== REQUIRED ACTION ==
Pull every line with "there" from the entries below.

-*-

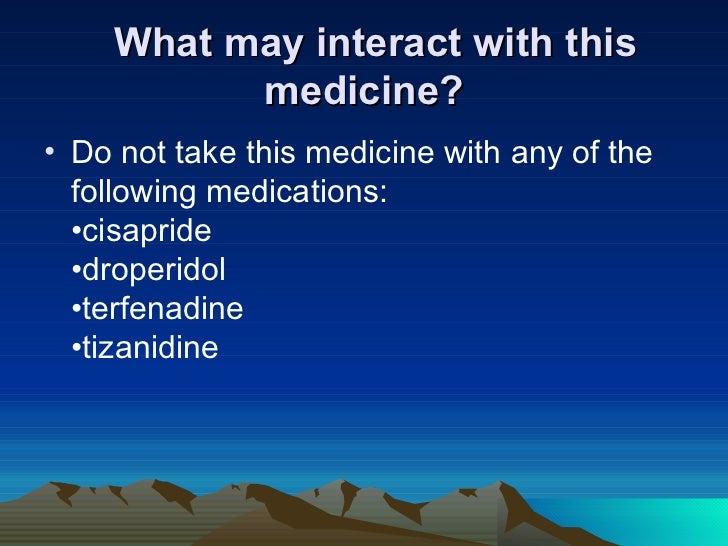 What may interact with this medicine?

• Do not take this medicine with any of the following medications:
•cisapride
•droperidol
•terfenadine
•tizanidine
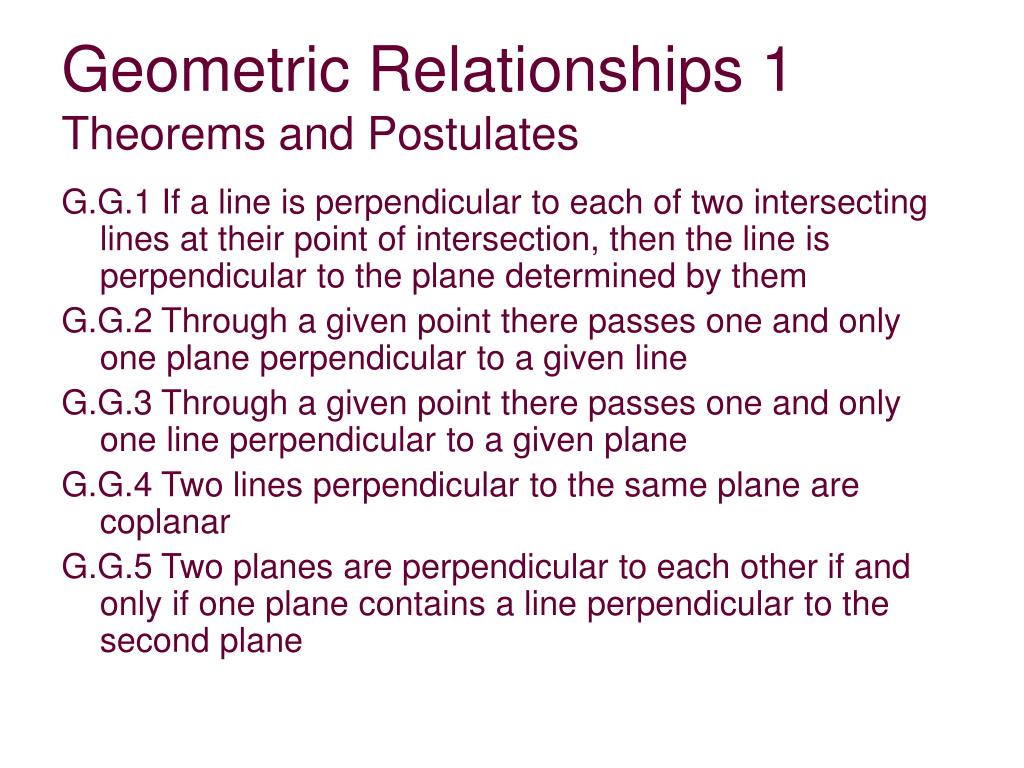 Geometric Relationships 1
Theorems and Postulates

G.G.1 If a line is perpendicular to each of two intersecting lines at their point of intersection, then the line is perpendicular to the plane determined by them

G.G.2 Through a given point there passes one and only one plane perpendicular to a given line

G.G.3 Through a given point there passes one and only one line perpendicular to a given plane

G.G.4 Two lines perpendicular to the same plane are coplanar

G.G.5 Two planes are perpendicular to each other if and only if one plane contains a line perpendicular to the second plane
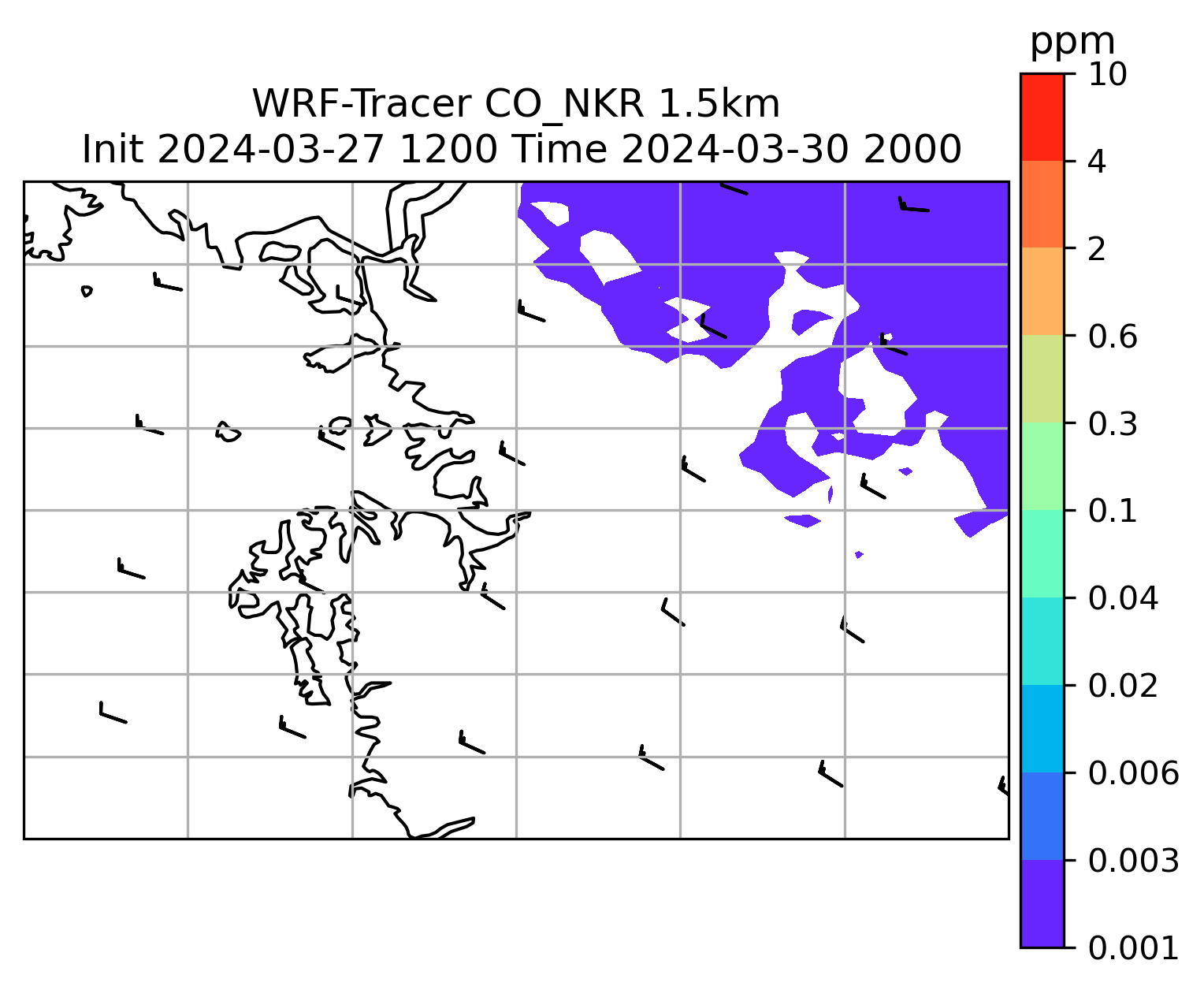 WRF-Tracer CO_NKR 1.5km
Init 2024-03-27 1200 Time 2024-03-30 2000

ppm
10
4
2
0.6
0.3
0.1
0.04
0.02
0.006
0.003
0.001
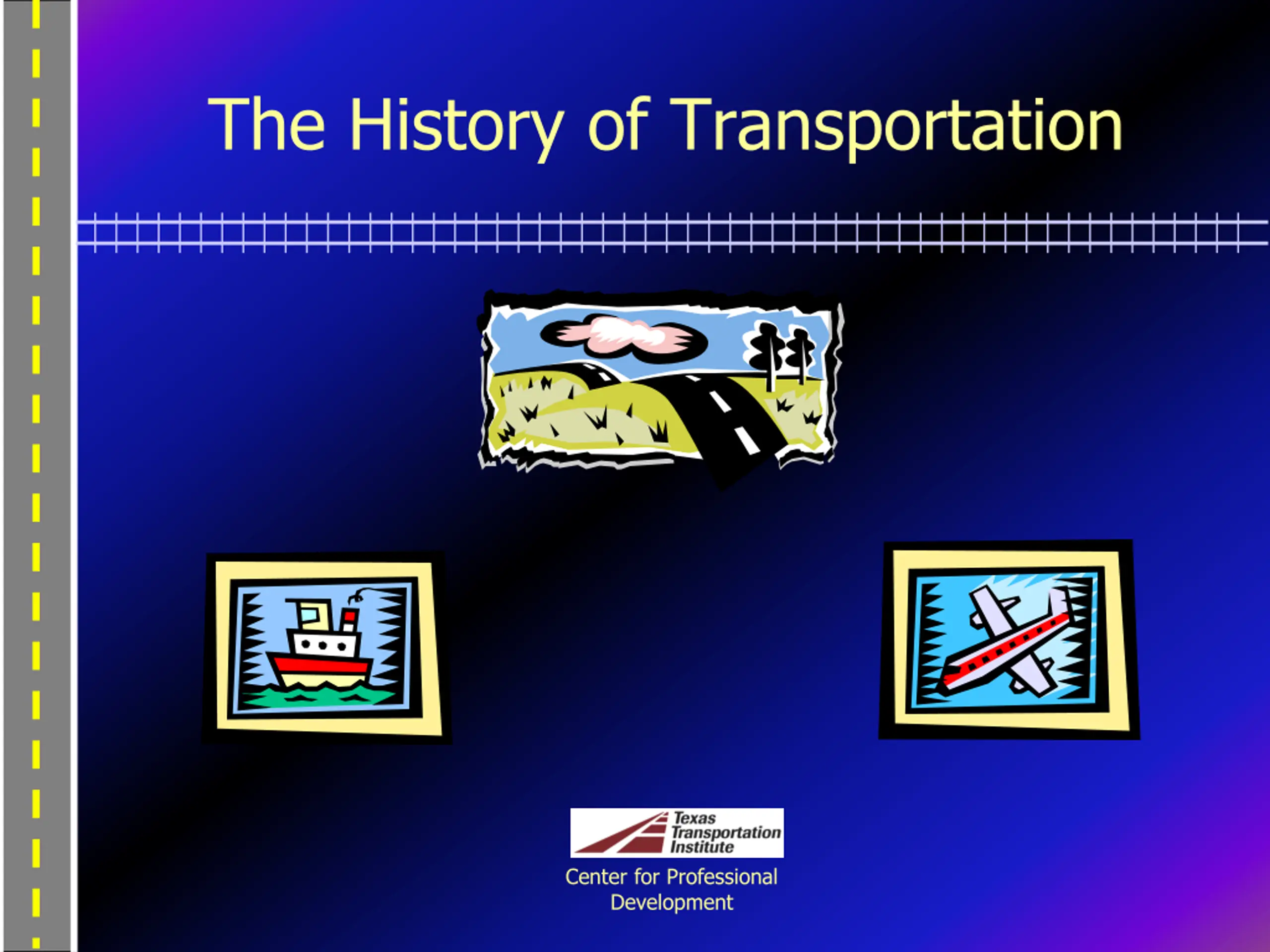 The History of Transportation

Texas Transportation Institute

Center for Professional Development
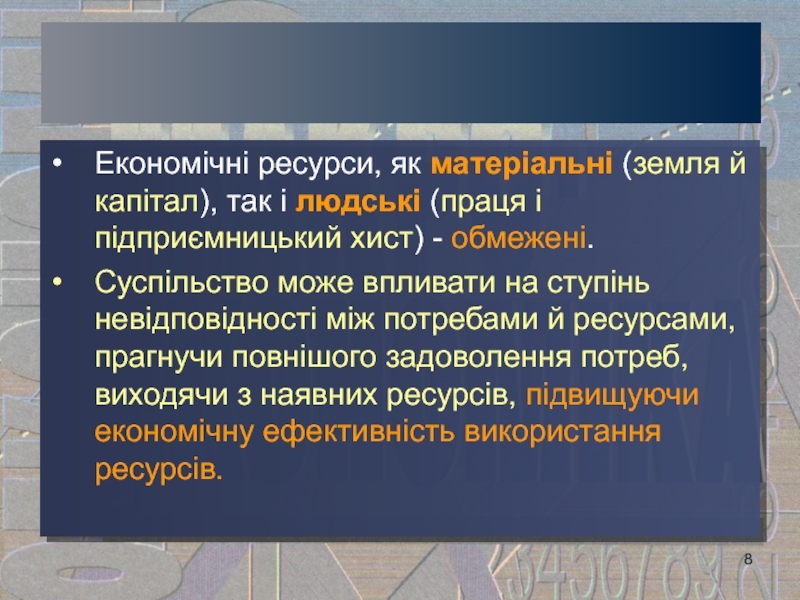 • Економічні ресурси, як матеріальні (земля й капітал), так і людські (праця і підприємницький хист) - обмежені.

• Суспільство може впливати на ступінь невідповідності між потребами й ресурсами, прагнучи повнішого задоволення потреб, виходячи з наявних ресурсів, підвищуючи економічну ефективність використання ресурсів.

8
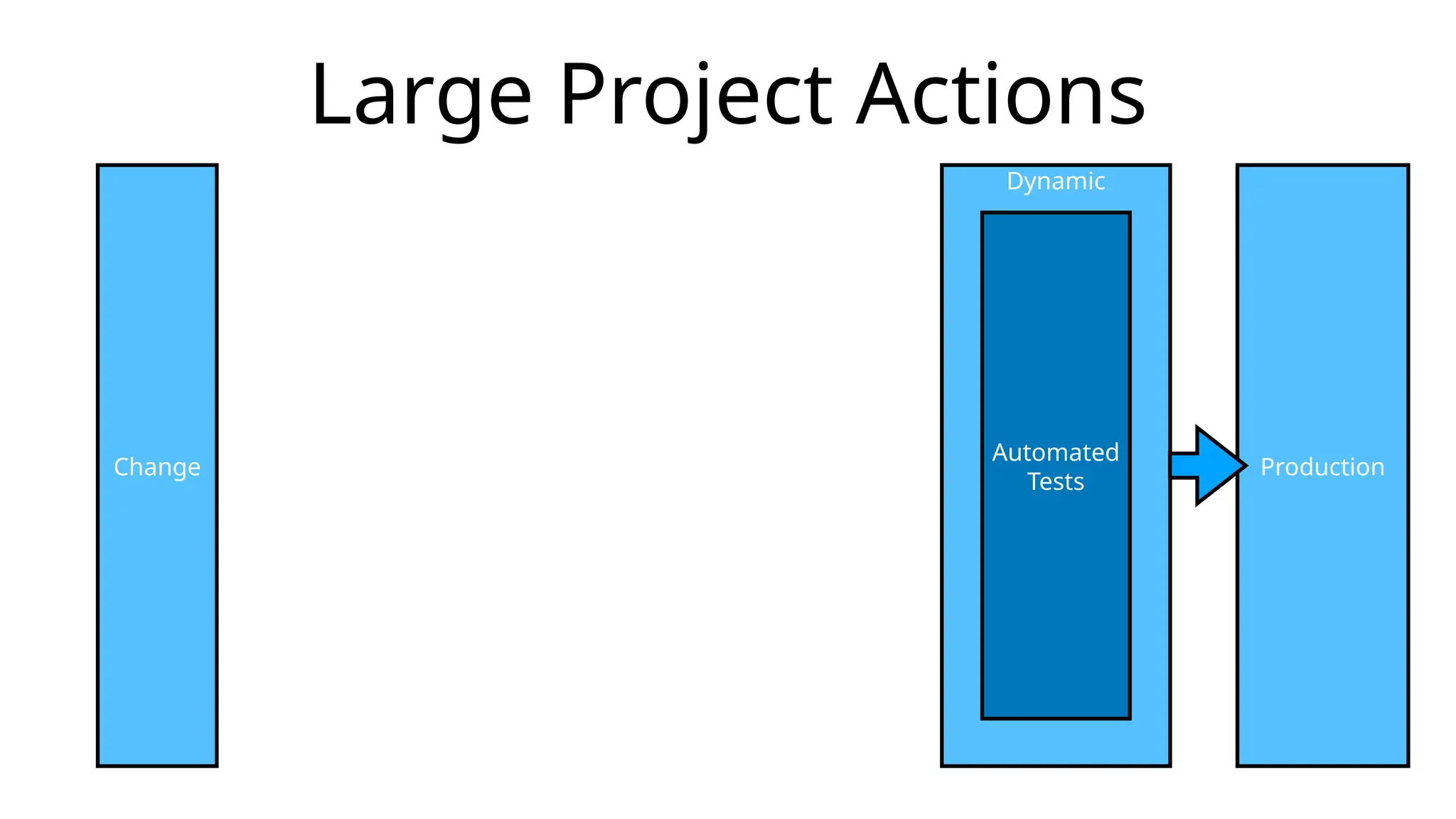 Large Project Actions

Change

Dynamic

Automated Tests

Production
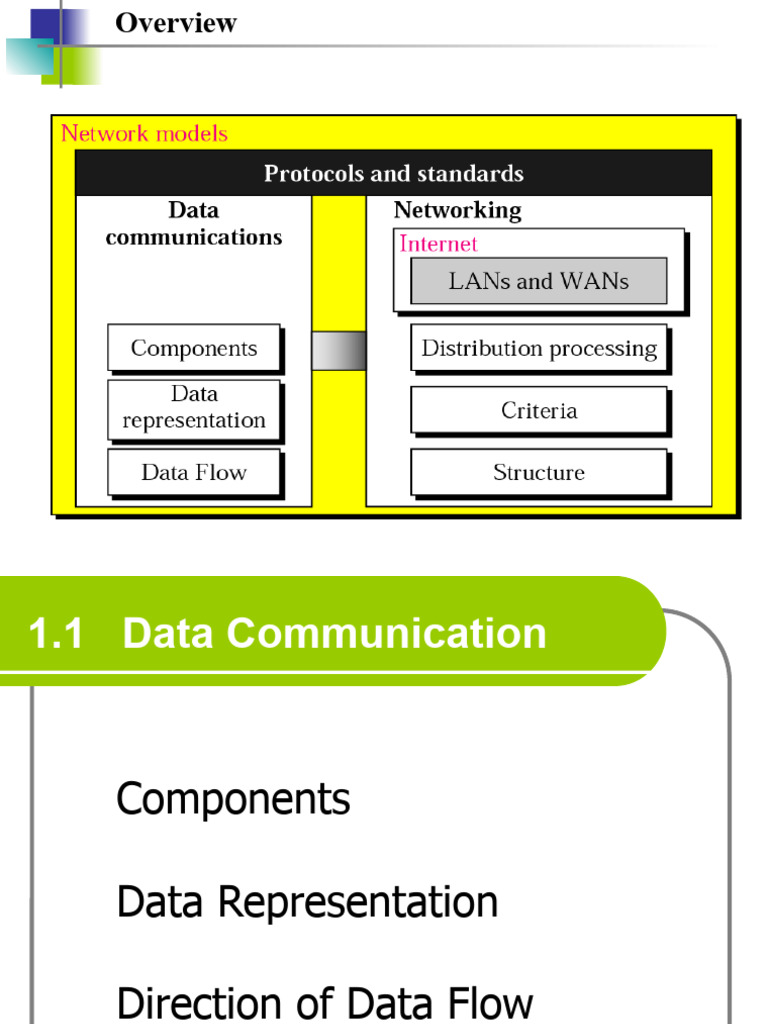 Overview

Network models

Protocols and standards

Data communications

Components

Data representation

Data Flow

Networking

Internet

LANs and WANs

Distribution processing

Criteria

Structure

1.1 Data Communication

Components

Data Representation

Direction of Data Flow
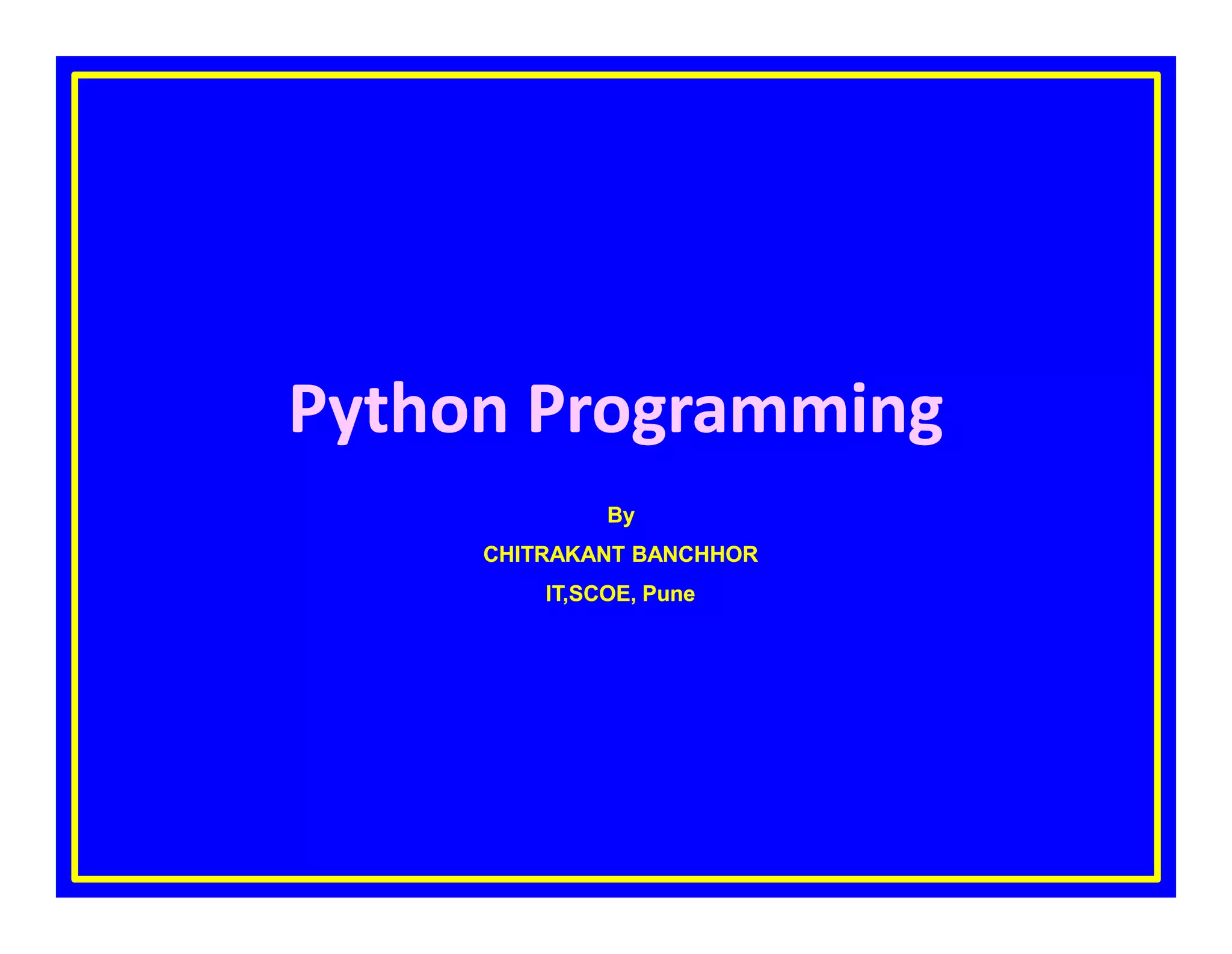 Python Programming

By

CHITRAKANT BANCHHOR

IT,SCOE, Pune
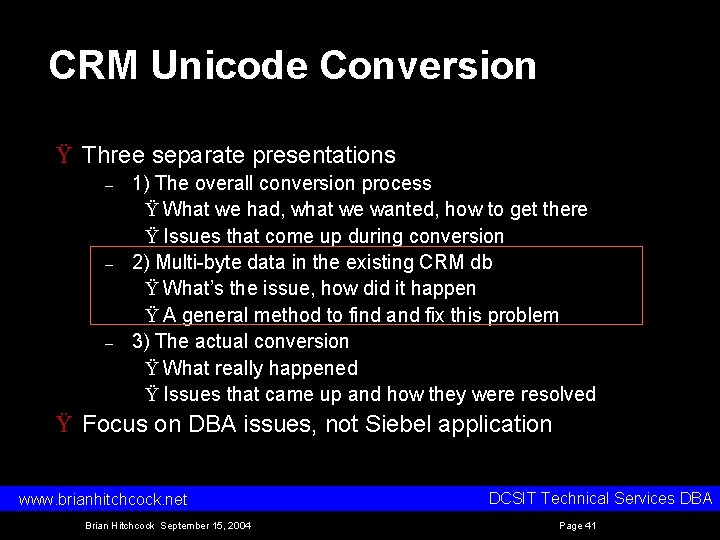 CRM Unicode Conversion

Ÿ Three separate presentations
– 1) The overall conversion process
Ÿ What we had, what we wanted, how to get there
Ÿ Issues that come up during conversion
– 2) Multi-byte data in the existing CRM db
Ÿ What's the issue, how did it happen
Ÿ A general method to find and fix this problem
– 3) The actual conversion
Ÿ What really happened
Ÿ Issues that came up and how they were resolved
Ÿ Focus on DBA issues, not Siebel application

www.brianhitchcock.net
DCSIT Technical Services DBA
Brian Hitchcock September 15, 2004
Page 41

-*-

== EXPECTED OUTPUT ==
G.G.2 Through a given point there passes one and only one plane perpendicular to a given line
G.G.3 Through a given point there passes one and only one line perpendicular to a given plane
Ÿ What we had, what we wanted, how to get there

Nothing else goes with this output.